Qu’il pleuve, qu’il vente ou qu’il neige, notre licenciée aux Dauphins d’Annecy nage : « Avant, l’été venu, je nageais facilement dans le lac. Mais, maintenant, avec tout leur bastringue (bateaux, voiliers, pédalos, etc…), c’est devenu bien trop dangereux. Avant, il y avait juste le bateau à vapeur « Le France » et on se mettait à l’abri dès que nous l’entendions couiner. Maintenant, on peut se faire découper partout à tout moment ». Depuis toujours, Claudette Bellevile (82 ans en décembre prochain) se rembobine les coulées de son idole : « En plus de trois séances hebdomadaires de gymnastique d’entretien, je viens tous les jours à 9 heures pour enchaîner trois nages. Je m’échauffe tranquillement en dos. Le papillon comme je ne l’ai pas appris, parce qu’à mon époque, on ne l’apprenait pas, je ne sais pas le nager. Et l’apprendre maintenant, même si j’en ai envie, ne serait pas une très bonne idée ! Moi, je nage avec toujours le même modèle en tête, mon idole l’Américain Johnny Weissmuller. Alors là, celui-là… celui-là, je l’adorais… surtout quand il jouait « Tarzan ». Il a vraiment révolutionné la natation. »

(FFN/Sophie Greuil)

Dans sa chérie ligne d’eau n°4, l’Annécienne oublie le temps qui passe. Parfois, celle qui ne possède, ni téléphone, ni télévision, ni ordinateur aime le ralentir : « Avant de me remettre à nager, je faisais beaucoup de ski alpin et de moto. Hum, j’adorais la vitesse. Même un p’tit trauma crânien ne m’a pas arrêté. Vous auriez dû la voir ma belle Triumph 500 orange. J’adorais faire des courses de côte, des rallyes, mais voilà, chaque âge a ses plaisirs. Maintenant, dans l’eau, sans accessoires, sans se faire doubler par untel ou untel voire mieux, se faire doubler par des gens polis, c’est la liberté totale : je plane, je me pause, je me laisse vivre ! Oui, la natation est le seul sport où l’on peut évoluer sans penser à rien, sauf à ce que l’on est en train de faire.
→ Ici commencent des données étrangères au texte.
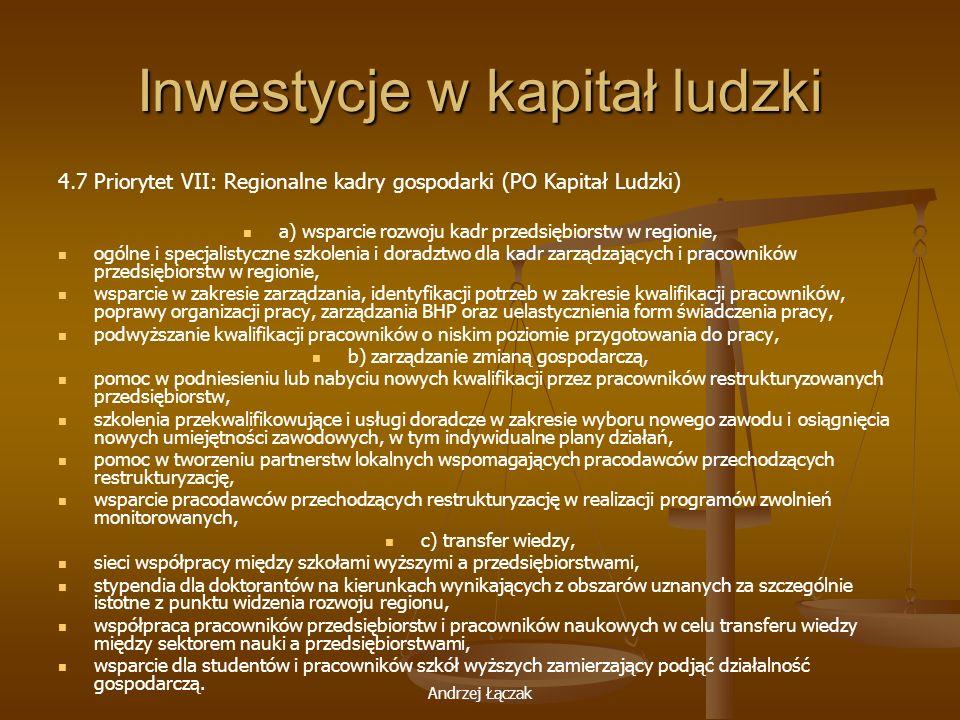 Andrzej Łączak Inwestycje w kapitał ludzki 4.7 Priorytet VII: Regionalne kadry gospodarki (PO Kapitał Ludzki) a) wsparcie rozwoju kadr przedsiębiorstw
Certes, mes mouvements sont moins dynamiques. Mais je ne ressens pas le complexe de l’âge, je ne manque pas une séance et je ne suis jamais malade. Faire du sport remonte le moral et stoppe les maladies. »

(FFN/Sophie Greuil)

Forte de ses longueurs quotidiennes, Claudette Belleville saute, du ponton, à pieds joints dans le lac, pour boucler son « kil », son annuel kilomètre de ladite petite traversée : « Quelque part, ce « kil » est ma récompense de l’année ! Combien de temps je mets ? Je ne sais pas ? Mon classement ? Je ne sais pas non plus ? Mais, pour sûr, je ne suis pas une championne… Je le fais à mon rythme, je m’amuse, je vois du monde, je nage dans une eau très claire, en croisant des poissons, en regardant les montagnes et le nez dans les nuages : que du bonheur ! Et la ligne d’arrivée à peine franchie, je n’ai qu’une seule envie : recommencer…». L’an dernier, participante la plus âgée sur 1 500 participants répartis en cinq courses du 500 m au 10 kilomètres, celle que toute sa famille a baptisé « La Claude » avait terminé en 24 minutes et 18 secondes, à dix minutes du premier : « Le temps, on s’en fout ! Vous ne croyez pas ? L’important n’est pas là ! Vous ne croyez pas ? ». En plongeant dans ses yeux d’un bleu pur comme son ciel de Haute-Savoie, la réponse vous donne, de suite, un bon coup de jeune."